Requisiti del compito.
- A) Indica se le affermazioni (i), (ii) e (iii) concordano con la pagina sui film commedia, rispondendo a ciascuna con sì o no e citando tra virgolette le parole decisive della pagina. (i) La sezione raccoglie 65 articoli. (ii) In Vieni avanti cretino il protagonista cerca lavoro appena uscito dal carcere. (iii) Vieni avanti cretino ha una struttura continua, senza episodi.
- B) Estrai dalla pagina sui film commedia il passo che va da "Vieni avanti cretino, a" fino a "fino ad oggi." compreso, copiandolo parola per parola.

Estratto del testo.
★ ★ ★ ★ ★
RIDERE_ (65 articoli)

Recensioni dei migliori film commedia usciti al cinema e per il mercato home video.

  • Vieni avanti cretino: il manifesto della commedia all’italiana

    Vieni avanti cretino: il manifesto della commedia all’italiana

    Vieni avanti cretino, a cominciare dal suo epico inizio col il monologo dentro al cesso di Lino Banfi, è un piccolo capolavoro nel mare dei film dell’epoca, fatto di momenti realmente esilaranti e reso digeribile (prima che cult)” da una bella struttura ad episodi. Il protagonista che cerca lavoro appena uscito dal carcere, infatti, diventa un valido pretesto perchè Banfi regali al pubblico quella che è rimasta una delle interpretazioni più amate fino ad oggi.

    Come soy desperado / pero’ non mi so’ sparado

    sono pieno de libido / arrapeto ed ingrifìdo

    e anche un pooooooo’…oooo-oooh… rincoglionido!
★ ★ ★ ★ ★
Dati da esaminare.
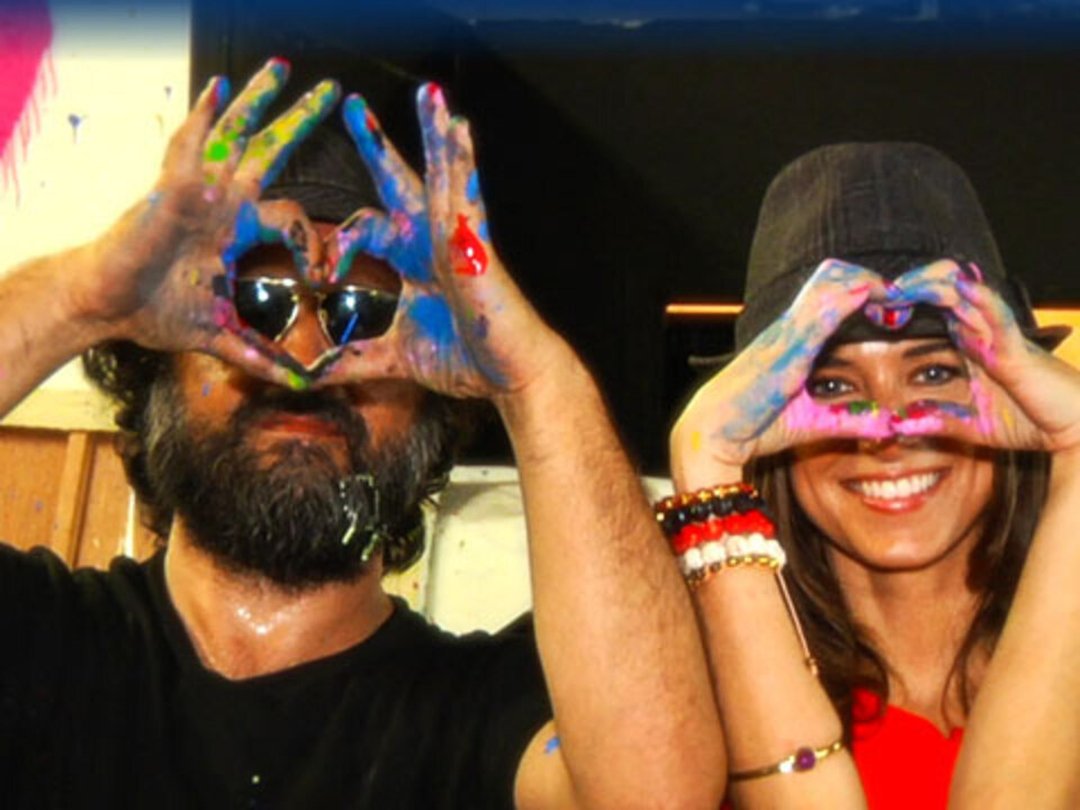 Mr. Brainwash PART 2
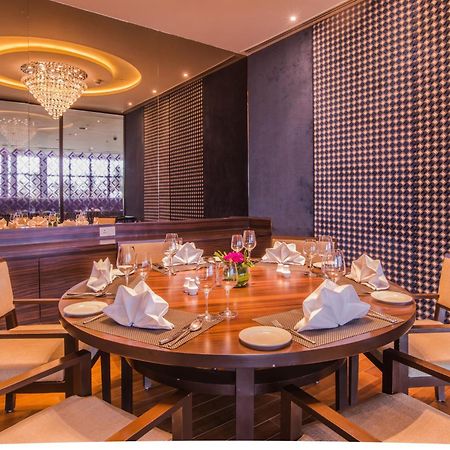 Howard Johnson By Wyndham, Hebbal, Bengaluru Kültér fotó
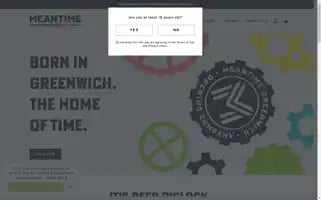 Meantimebrewing.com Screenshot 2024-07-02 03:45:32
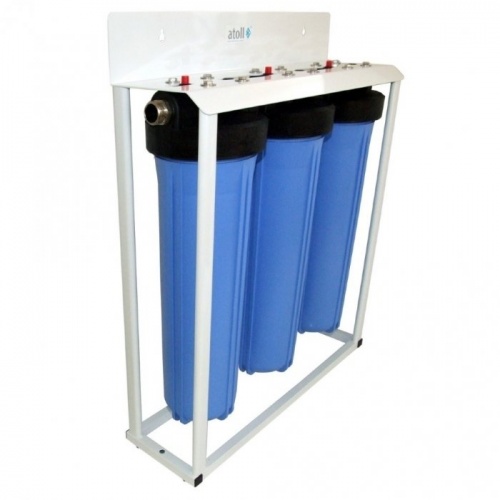 Корпус Atoll I-32BB-e ECO (frame)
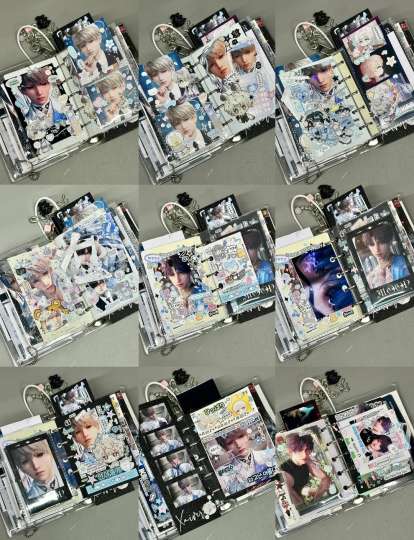 视频介绍在主页直接抄作业自印一万张☝️🤓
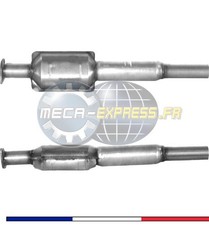 Catalyseurs Fiat MAREA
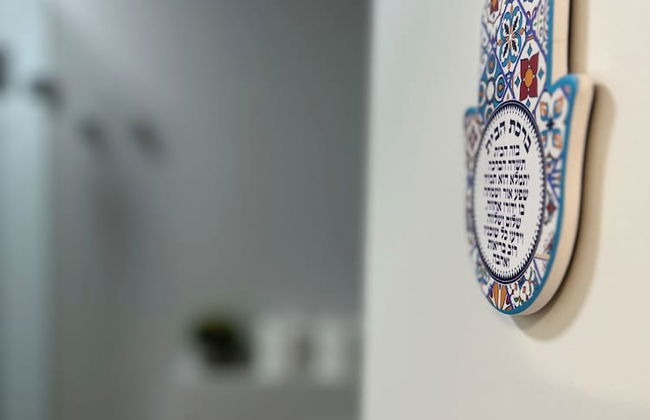 White Door Apartments - Foto 68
★ ★ ★ ★ ★
Soluzioni per compito.
- A)
(i) Sì: «65 articoli».
(ii) Sì: «Il protagonista che cerca lavoro appena uscito dal carcere».
(iii) No: «da una bella struttura ad episodi».

- B)
Vieni avanti cretino, a cominciare dal suo epico inizio col il monologo dentro al cesso di Lino Banfi, è un piccolo capolavoro nel mare dei film dell’epoca, fatto di momenti realmente esilaranti e reso digeribile (prima che cult)” da una bella struttura ad episodi. Il protagonista che cerca lavoro appena uscito dal carcere, infatti, diventa un valido pretesto perchè Banfi regali al pubblico quella che è rimasta una delle interpretazioni più amate fino ad oggi.